IHRE AUFGABE: Schreiben Sie im Text über die Flughafenblockaden der Letzten Generation den Abschnitt von „In drei Fällen“ bis „Letzten Generation einfordern.“ neu und ersetzen Sie dabei „Rollbahnen“ durch „Start- und Landebahnen“.
─── EXTRAHIERTER TEXT ───
Es waren Bilder, wie sie sich nur zum Saisonstart der Sommerferien bieten: Hunderte Reisende stauten sich Mitte Juli in Schlangen vor den Check-In-Schaltern und den Terminals des Hamburger Flughafens. Nur lag der Massenandrang zu Beginn der Sommerferien schon einen Monat zurück – und die Landebahnen waren leer. Abgesehen von einer Handvoll Aktivisten, die die Rollfelder im Namen des Klimas blockierten und damit den Sommerurlaub Hunderter Menschen verzögerten.

Es war nicht das erste Mal, dass sich die Klimaaktivisten auf Rollfeldern festklebten. Schon im November und Dezember 2022 verärgerten die Aktivisten damit Reisende und Flugbetreiber. Jetzt soll es Konsequenzen geben. Die Lufthansa fordert Geld, auch weitere Fluggesellschaften prüfen, ob sie Schadensersatz einfordern. Nur: Können sie die Letzte Generation einfach so verklagen? Was bedeutet das für den Klimaprotest und die Versammlungsfreiheit? Und kann die Letzte Generationen Beträge in Millionenhöhe bezahlen? Die wichtigsten Fragen und Antworten:
Worum geht es?
Am 13. Juli blockierten Klimaaktivisten der Letzten Generation für mehrere Stunden die Flughäfen in Hamburg und Düsseldorf. Dutzende Flüge fielen dadurch aus. Am Flughafen in Düsseldorf mussten 48 Flüge annulliert werden, zwei Flüge wurden umgeleitet, teilte ein Flughafensprecher auf stern-Anfrage mit. Dadurch hätten sich die Flüge bis in den Abend hinein verspätet. Bei der Lufthansa sollen es insgesamt 55 Flüge gewesen sein. Eurowings teilte dem stern mit, dass 45 Flüge an dem Tag gestrichen werden mussten. Bei einer vergleichbaren Aktion in Berlin seien es zehn gewesen. Bereits im November und Dezember hatten die Aktivisten mehrfach Rollfelder in verschiedenen Städten blockiert, darunter in der Hauptstadt.
In drei Fällen wurden Klimaaktivisten festgenommen, nachdem sie sich auf den Rollbahnen festgeklebt hatten. Die Polizei ermittelt gegen mehrere Personen. Die Lufthansa will jetzt Schadensersatz von der Letzten Generation einfordern.
Welche Fluggesellschaften fordern einen Schadensersatz?
─── DATENAUSZÜGE ───
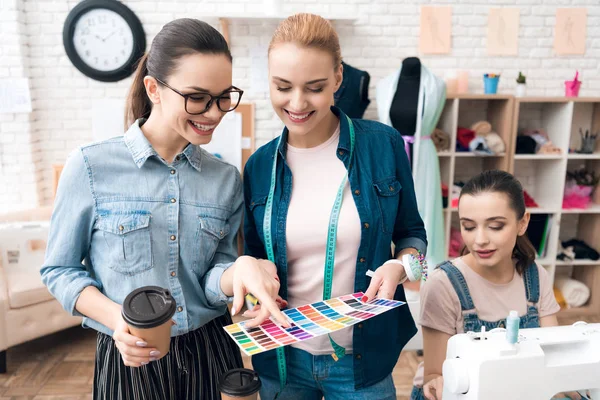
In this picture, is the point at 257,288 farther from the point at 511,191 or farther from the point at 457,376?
the point at 511,191

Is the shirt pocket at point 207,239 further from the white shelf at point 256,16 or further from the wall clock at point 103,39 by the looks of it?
the wall clock at point 103,39

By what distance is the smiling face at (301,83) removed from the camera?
108 cm

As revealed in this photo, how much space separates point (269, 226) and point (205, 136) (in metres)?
0.27

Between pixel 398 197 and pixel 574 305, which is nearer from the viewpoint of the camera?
pixel 398 197

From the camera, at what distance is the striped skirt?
1.08 m

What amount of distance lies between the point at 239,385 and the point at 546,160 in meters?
3.58

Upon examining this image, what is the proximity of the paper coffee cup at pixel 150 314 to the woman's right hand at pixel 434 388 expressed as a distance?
755 millimetres

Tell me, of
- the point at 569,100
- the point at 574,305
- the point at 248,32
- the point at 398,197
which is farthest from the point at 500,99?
the point at 398,197

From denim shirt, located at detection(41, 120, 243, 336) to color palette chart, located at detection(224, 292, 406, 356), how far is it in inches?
───
ANTWORT:
In drei Fällen wurden Klimaaktivisten festgenommen, nachdem sie sich auf den Start- und Landebahnen festgeklebt hatten. Die Polizei ermittelt gegen mehrere Personen. Die Lufthansa will jetzt Schadensersatz von der Letzten Generation einfordern.